» SET OF TASKS
A) Write out a passage from the cold wallet article word for word, beginning at the words "A cold wallet, also" and stopping after the words "risk of theft.".
B) In the cold wallet article, what do cold wallets typically use to generate the pair of cryptographic keys?
C) Carry on the article about cold wallets, starting right after its final sentence.

» READING PASSAGE

What is a Cold Wallet? BEST Cold Storage Crypto Wallets List in 2023

As the world of cryptocurrencies continues to expand, the need for secure storage of digital assets becomes increasingly important. One type of secure storage that has gained popularity among crypto enthusiasts is cold wallets. 

In this comprehensive guide, we will explore what a cold wallet is, how to set one up, and what types of offline wallets exist. We will also discuss some of the best crypto wallet apps, including Mycelium.

Cold Wallet: Definition

A cold wallet, also known as an offline wallet, is a type of crypto wallet that stores your digital assets without being connected to the Internet. This stands in contrast to hot wallets, which are always connected to the Internet and, therefore, more vulnerable to hacks and cyber attacks. Cold wallets offer enhanced security for your cryptocurrencies by keeping your private keys offline, significantly reducing the risk of theft.

How Do Cold Wallets Work?

Here’s a deeper dive into how an average cold wallet functions to keep your assets safe.

  • Key Generation. At the heart of every crypto wallet is a pair of cryptographic keys: a public key, which is shared and used to receive funds, and a private key, which remains secret and is used to sign transactions and access funds. A crypto cold wallet starts with the generation of these keys, typically using a random number generator. This ensures a high level of unpredictability and security.
  • Offline Environment. The most distinguishing feature of cold storage is its disconnection from online networks and, by extension, from potential online threats. Its offline nature ensures that hackers and malware cannot access the private keys on the cold storage device. In essence, it builds a physical barrier between your digital assets and potential online threats.

» SUPPLIED DATA
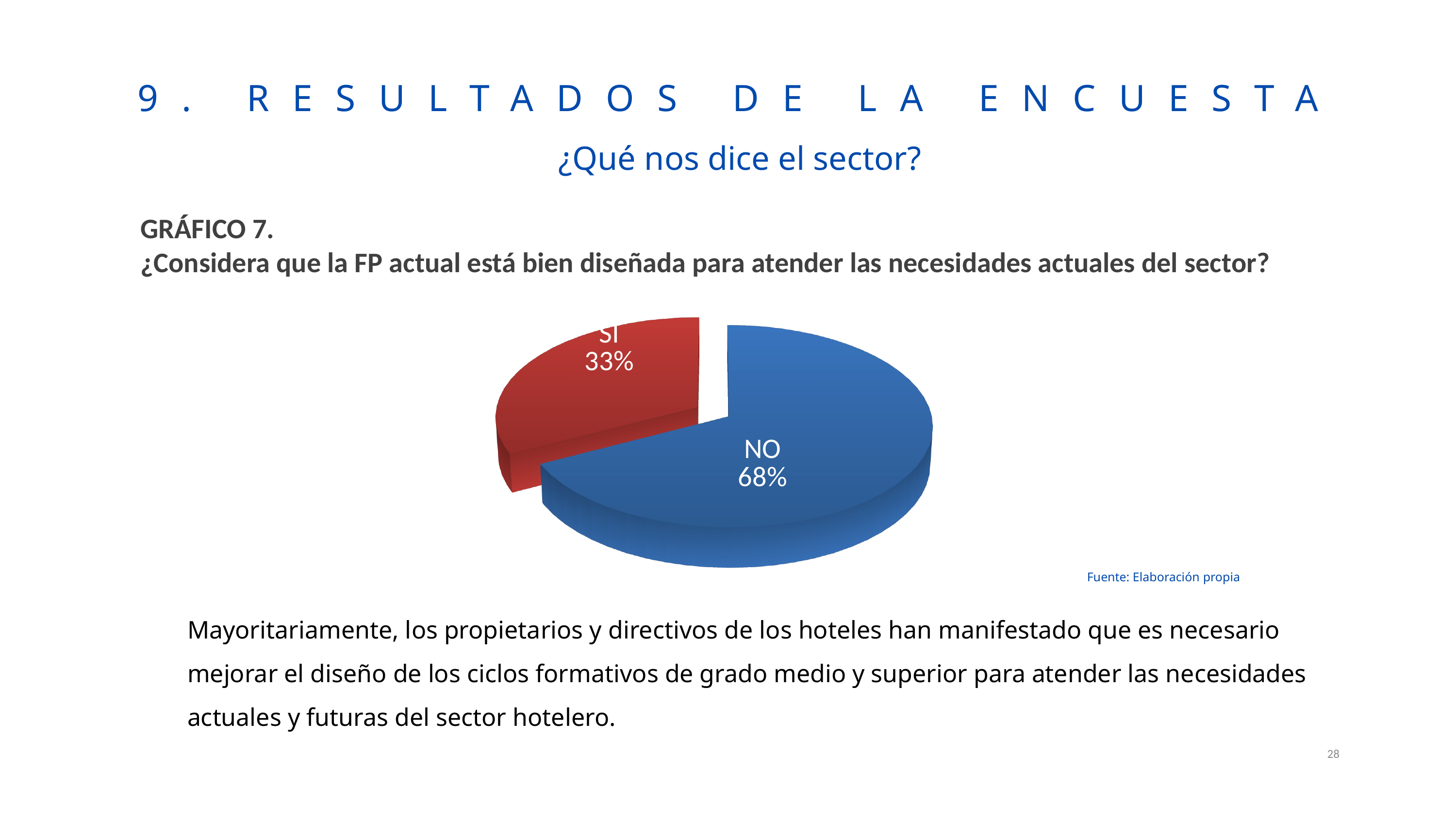
Which slice is larger, NO or SI? NO What kind of chart is shown on the slide? Pie chart What percentage of respondents answered NO? 68% What percentage of respondents answered SI? 33% How many slices does the pie chart have? 2 Which response has the smallest share of the pie? SI What share of the pie does the NO slice represent? 68% What colour is the NO slice? Blue What is the difference in percentage points between the NO and SI slices? 35 What colour is the SI slice? Red Which response has the largest share of the pie? NO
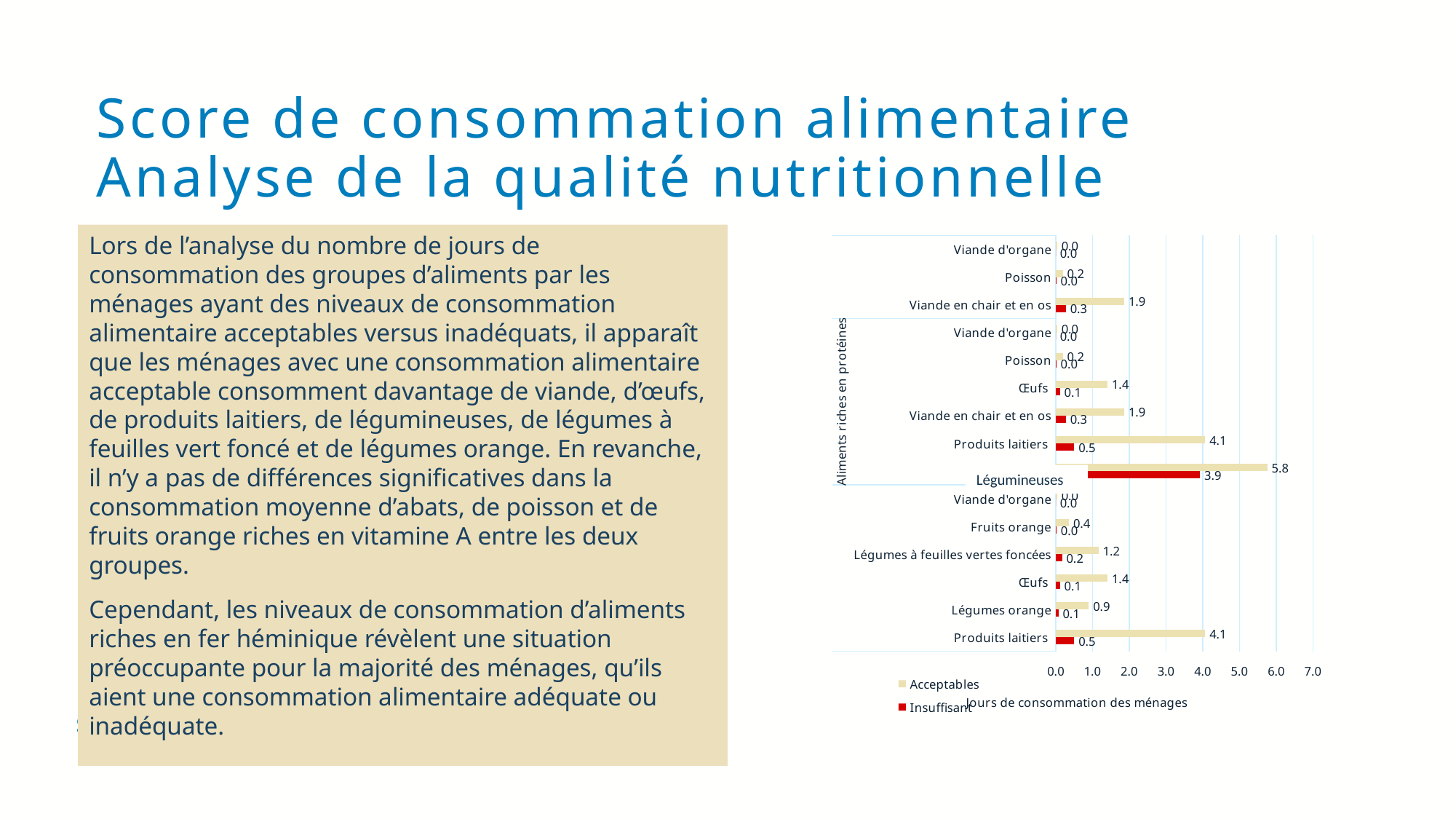
What is the Acceptables value for Produits laitiers? 4.1 What is the Acceptables value for Légumineuses? 5.8 What is the difference between the Acceptables and Insuffisant values for Produits laitiers? 3.6 What is the Insuffisant value for Légumes orange? 0.1 Which category has the highest Acceptables value? Légumineuses What is the title of the horizontal axis of the chart? Jours de consommation des ménages What is the Insuffisant value for Légumineuses? 3.9 What is the difference between the Acceptables and Insuffisant values for Légumineuses? 1.9 How many series does the chart legend list? 2 Which has a larger Acceptables value, Légumes orange or Fruits orange? Légumes orange What is the Acceptables value for Légumes à feuilles vertes foncées? 1.2 What kind of chart is shown on the slide? bar chart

» EXPECTED RESULTS
A)
A cold wallet, also known as an offline wallet, is a type of crypto wallet that stores your digital assets without being connected to the Internet. This stands in contrast to hot wallets, which are always connected to the Internet and, therefore, more vulnerable to hacks and cyber attacks. Cold wallets offer enhanced security for your cryptocurrencies by keeping your private keys offline, significantly reducing the risk of theft.

B) A random number generator.

C)
  • Transfer of Funds. When a crypto investor wants to store their digital assets in cold storage, they send them to the public address associated with their cold wallet. Since only the public key is needed to deposit funds, this transaction can be made securely without exposing the private key.
  • Accessing and Transferring Funds. To spend cryptocurrencies or transfer them out of cold storage, one needs to sign the transaction with the private key. This process typically involves connecting the cold storage device to a computer or using the physical wallet in conjunction with a software interface. Once the transaction is signed, the device can be disconnected, and the transaction is broadcasted to the blockchain networks, keeping the private key offline and safe.
  • Physical Security. Since the crypto cold wallet is a physical device, you must keep it safe from physical threats like theft, water, or fire. Some cold storage devices come with additional security features, like pin codes or biometric scanners, to ensure that even if someone physically accesses the wallet, they can’t extract the private key.
  • Encrypted Protection. Many cold storage devices encrypt the private key, ensuring that even if the device is compromised, the data remains unreadable without the proper decryption key or method.

In summary, the primary function of a crypto cold wallet is to keep the private key—the gateway to your digital assets—offline and safe from both online and offline threats. It’s an essential tool for any crypto investor prioritizing the safety of their investments.

A cold wallet encased in ice with a Bitcoin coin in it
Bitcoin Cold Wallet

Hot vs. Cold Wallets

Hot wallets (or software wallets) are digital wallets that store and manage cryptocurrencies while being connected to the internet. They provide users with easy access to their digital assets, making them ideal for everyday transactions, trading, and other activities that require quick access to funds. These online wallets can come in the form of a website, a desktop or mobile app, or a browser extension.


  • Convenience. Hot wallets allow users to access and manage their cryptocurrencies quickly and easily, making them suitable for daily use.
  • Ease of use. Hot wallets typically feature user-friendly interfaces, allowing both beginners and experienced users to manage their assets effortlessly.
  • Integration with platforms and services. Most hot wallets can be integrated into popular crypto exchanges, dApps, and other services, providing seamless access to various features and functions.


  • Security. Since hot wallets are always connected to the internet, they are more vulnerable to hacks, phishing attacks, and other cyber threats compared to cold wallets.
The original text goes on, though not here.